Todos los objetos que nos rodean tienen su propia historia.
En algunas ocasiones, cuando las circunstancias remueven nuestro pasado, algo
hace que nos fijemos en ellos y parece que quieran contarnos cosas que
desconocemos. Es entonces cuando tirando de la memoria, propia o prestada, le
devolvemos su valor emocional, alejado en la mayoría de las veces, del
puramente económico.
Un viejo secreter ha permanecido en una dormitorio cerca de
cuarenta años. Sin embargo su historia arranca en la década de los
cincuenta del siglo pasado, en la galería de una vivienda de una calle de Barcelona.
Consta que fue un regalo hecho a la medida del
carácter y personalidad de su primer propietario. Al parecer,
extremadamente celoso de su intimidad, se refugiaba en él junto con sus recuerdos y
pesadillas plasmados en objetos y papeles que guardaba bajo siete llaves. Repasaba, releía y lamentaba,
envuelto en una nube de humo de tabaco de petaca, todo lo que se refería a lo
acontecido en su vida desde que estalló nuestra guerra civil.
El mueble recorrió buena parte de las calles de Barcelona, de una casa a otra. Lo imagino cargado en una carreta tirada por mulas o en una furgoneta de mudanzas con motor de gasógeno, sujeto con una basta soga de esparto, cubierto por un viejo jergón y crujiendo por el traqueteo de las ruedas contra el adoquinado firme del Paseo de Gracia o de la Diagonal.
Durante los años de la guerra civil y los de su estancia
más allá de la frontera con Francia, aquel hombre había vivido episodios muy agitados
y su paradero a partir de 1938 se convirtió en una angustiosa incógnita. Toda
su familia, madre, hermanos, esposa y tres hijos, se perdió tras la súbita y
urgente huida de una Barcelona hostil y escenario sangriento de ajustes de
cuentas. Los caminos y carreteras de Barcelona, Tarragona y Castellón que tomaron erráticamente, entre
refriegas, persecuciones y bombardeos aéreos, se convirtieron en su domicilio
habitual. Alcanzados por la metralla unos, enfermos otros, dispersos y mal
alimentados, sus hijos - infancia robada por la guerra - y el resto de familiares regresaron a Barcelona
y pudieron empezar a restañar sus heridas físicas y morales varios años después
de acabada la guerra. Su esposa, alcanzada gravemente en uno de los bombardeos y en
avanzado estado de gestación al salir de Barcelona fue evacuada por unos
sanitarios y de ella "nunca más se supo".

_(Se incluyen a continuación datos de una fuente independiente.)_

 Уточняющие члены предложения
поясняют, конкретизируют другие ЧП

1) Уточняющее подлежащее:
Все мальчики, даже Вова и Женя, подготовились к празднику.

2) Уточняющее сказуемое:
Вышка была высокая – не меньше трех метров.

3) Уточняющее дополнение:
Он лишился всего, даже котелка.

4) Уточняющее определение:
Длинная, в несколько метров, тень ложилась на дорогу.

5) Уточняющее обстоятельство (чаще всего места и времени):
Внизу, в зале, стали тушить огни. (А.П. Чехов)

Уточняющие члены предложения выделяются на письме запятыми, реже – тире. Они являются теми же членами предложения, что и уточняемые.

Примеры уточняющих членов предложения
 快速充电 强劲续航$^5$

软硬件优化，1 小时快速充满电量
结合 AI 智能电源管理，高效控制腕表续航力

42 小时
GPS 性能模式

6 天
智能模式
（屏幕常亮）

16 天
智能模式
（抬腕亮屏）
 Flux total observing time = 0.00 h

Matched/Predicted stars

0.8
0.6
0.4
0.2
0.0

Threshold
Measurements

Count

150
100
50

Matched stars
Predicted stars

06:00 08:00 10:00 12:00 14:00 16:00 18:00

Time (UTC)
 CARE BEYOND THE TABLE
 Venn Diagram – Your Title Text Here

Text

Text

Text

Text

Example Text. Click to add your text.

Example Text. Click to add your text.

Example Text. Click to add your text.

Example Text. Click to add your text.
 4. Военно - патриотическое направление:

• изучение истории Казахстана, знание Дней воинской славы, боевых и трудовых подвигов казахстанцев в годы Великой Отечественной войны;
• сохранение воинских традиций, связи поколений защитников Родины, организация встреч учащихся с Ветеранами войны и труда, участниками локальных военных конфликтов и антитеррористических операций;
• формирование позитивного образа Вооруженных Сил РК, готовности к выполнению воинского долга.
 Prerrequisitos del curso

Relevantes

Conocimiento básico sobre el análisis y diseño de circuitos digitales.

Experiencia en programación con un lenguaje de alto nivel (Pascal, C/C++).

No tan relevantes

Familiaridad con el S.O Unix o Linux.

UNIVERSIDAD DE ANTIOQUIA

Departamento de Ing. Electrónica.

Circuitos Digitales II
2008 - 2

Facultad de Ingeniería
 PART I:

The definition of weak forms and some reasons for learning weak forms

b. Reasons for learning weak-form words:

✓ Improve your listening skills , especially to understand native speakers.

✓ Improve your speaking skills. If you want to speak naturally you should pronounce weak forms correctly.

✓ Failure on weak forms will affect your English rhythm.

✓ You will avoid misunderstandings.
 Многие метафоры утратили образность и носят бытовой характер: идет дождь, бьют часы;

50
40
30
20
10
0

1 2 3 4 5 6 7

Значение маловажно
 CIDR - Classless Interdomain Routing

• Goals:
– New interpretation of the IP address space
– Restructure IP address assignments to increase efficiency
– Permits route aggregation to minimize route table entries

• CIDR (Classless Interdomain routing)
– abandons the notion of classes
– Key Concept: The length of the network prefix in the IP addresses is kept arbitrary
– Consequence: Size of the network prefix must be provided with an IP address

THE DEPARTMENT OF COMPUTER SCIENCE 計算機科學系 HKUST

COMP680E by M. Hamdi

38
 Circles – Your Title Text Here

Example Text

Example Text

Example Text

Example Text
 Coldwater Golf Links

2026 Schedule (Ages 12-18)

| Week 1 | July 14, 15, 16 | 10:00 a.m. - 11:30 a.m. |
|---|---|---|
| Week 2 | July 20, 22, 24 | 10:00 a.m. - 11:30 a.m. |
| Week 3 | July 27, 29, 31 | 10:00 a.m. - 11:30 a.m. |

El secreter fue guardián fiel de esta y otras
historias y al fallecer su propietario, a finales de los 70,
probablemente pasó a formar parte de un lote que acabó en manos de una de sus
hijas, para posteriormente ser reparado, restaurado y decorado bajo
un sello muy personal que resulta reconocible entre otros muebles con los que
compartió tiempo y hogar. Sus cajones y la bandeja, que se deslizan con una
suavidad asombrosa, prestaron sus últimos servicios dando cobijo a prendas de
ropa infantil, alhajitas y bisutería sencilla y cartas de amor juvenil.
De los primeros secretos no queda ni una foto, ni un documento.
Solo la memoria de quien vivió aquella tragedia y que nunca alardeó de haberla
padecido para impedir, seguramente, que anidara odio alguno en sus hijos. Poco
contó ella jamás pero recuerda, eso sí, el silbido de los proyectiles, el
rugido de los aviones descargando sus bombas sobre los campos y el chasquido de
los casquillos contra las piedras del camino entre Tivenys y Cherta, Tarragona,
1938.
Era el secreter de mi abuelo Juan y la memoria, hermética y prudente, la de mi
madre, Teresa. Gracias por habernos apartado del odio, silenciando tanto dolor.